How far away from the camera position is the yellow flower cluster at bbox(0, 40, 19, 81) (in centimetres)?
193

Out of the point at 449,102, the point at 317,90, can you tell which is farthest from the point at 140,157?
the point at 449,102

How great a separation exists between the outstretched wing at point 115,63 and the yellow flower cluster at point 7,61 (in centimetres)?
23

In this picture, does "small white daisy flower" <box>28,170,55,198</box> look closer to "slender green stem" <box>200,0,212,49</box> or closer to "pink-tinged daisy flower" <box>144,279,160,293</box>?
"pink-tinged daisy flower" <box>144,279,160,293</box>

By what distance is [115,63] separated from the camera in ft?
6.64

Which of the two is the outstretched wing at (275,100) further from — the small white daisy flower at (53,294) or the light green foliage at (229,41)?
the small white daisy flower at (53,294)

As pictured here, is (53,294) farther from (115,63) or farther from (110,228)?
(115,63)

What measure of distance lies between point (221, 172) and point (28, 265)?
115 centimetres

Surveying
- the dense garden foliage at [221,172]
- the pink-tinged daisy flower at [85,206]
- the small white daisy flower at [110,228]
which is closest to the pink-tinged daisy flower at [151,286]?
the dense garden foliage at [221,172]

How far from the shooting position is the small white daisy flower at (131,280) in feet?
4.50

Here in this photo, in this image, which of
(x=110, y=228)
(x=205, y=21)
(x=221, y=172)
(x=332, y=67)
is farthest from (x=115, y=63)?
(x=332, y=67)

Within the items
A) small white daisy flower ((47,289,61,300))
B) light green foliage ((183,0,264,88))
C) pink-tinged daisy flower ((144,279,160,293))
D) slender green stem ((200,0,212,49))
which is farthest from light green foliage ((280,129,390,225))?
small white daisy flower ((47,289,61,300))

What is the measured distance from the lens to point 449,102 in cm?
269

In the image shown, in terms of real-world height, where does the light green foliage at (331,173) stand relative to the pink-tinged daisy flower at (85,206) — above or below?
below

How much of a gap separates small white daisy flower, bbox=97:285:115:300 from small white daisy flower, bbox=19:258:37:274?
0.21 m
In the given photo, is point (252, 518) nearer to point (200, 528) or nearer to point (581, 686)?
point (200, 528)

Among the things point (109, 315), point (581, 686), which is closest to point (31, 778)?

- - -

Short exercise
Reproduce all of the material above, substituting "spread wing" for every occurrence of "outstretched wing" and leaving everything else unchanged.

Answer to the exercise
How far away from the camera position is the yellow flower cluster at bbox(0, 40, 19, 81) (in centimetres)?
193

Out of the point at 449,102, the point at 317,90, can you tell which is farthest from the point at 140,157?
the point at 449,102

How great a separation exists between the spread wing at point 115,63 and the yellow flower cluster at point 7,61 (in centimetres)?
23

In this picture, does "small white daisy flower" <box>28,170,55,198</box> look closer to "slender green stem" <box>200,0,212,49</box> or closer to "pink-tinged daisy flower" <box>144,279,160,293</box>?
"pink-tinged daisy flower" <box>144,279,160,293</box>

By what distance is [115,63] separated from the camera in ft?
6.64

Which of the two is the spread wing at (275,100) further from — the small white daisy flower at (53,294) or the light green foliage at (229,41)?
the small white daisy flower at (53,294)

As pictured here, is (53,294) farther from (115,63) or farther from (110,228)?
(115,63)

What measure of distance lies between point (221, 172) and point (28, 265)?
115 centimetres

Surveying
- the dense garden foliage at [221,172]
- the pink-tinged daisy flower at [85,206]
- the small white daisy flower at [110,228]
which is closest to the pink-tinged daisy flower at [151,286]?
the dense garden foliage at [221,172]

How far from the shooting position is the small white daisy flower at (131,280) in feet?
4.50

Here in this photo, in this image, which of
(x=110, y=228)
(x=205, y=21)
(x=221, y=172)
(x=332, y=67)
is farthest from (x=115, y=63)?
(x=332, y=67)

Within the items
A) small white daisy flower ((47,289,61,300))
B) light green foliage ((183,0,264,88))
C) pink-tinged daisy flower ((144,279,160,293))
D) slender green stem ((200,0,212,49))
which is farthest from light green foliage ((280,129,390,225))?
small white daisy flower ((47,289,61,300))

What is the measured distance from the lens to point 449,102 in cm?
269

In the image shown, in terms of real-world height, where does the light green foliage at (331,173) stand relative to the pink-tinged daisy flower at (85,206) — above or below?
below

How much of a gap separates small white daisy flower, bbox=97:285:115:300 from small white daisy flower, bbox=19:258:37:274?
0.21 m
In the given photo, is point (252, 518) nearer to point (200, 528) or nearer to point (581, 686)?
point (200, 528)

Among the things point (109, 315), point (581, 686), which is closest to point (31, 778)?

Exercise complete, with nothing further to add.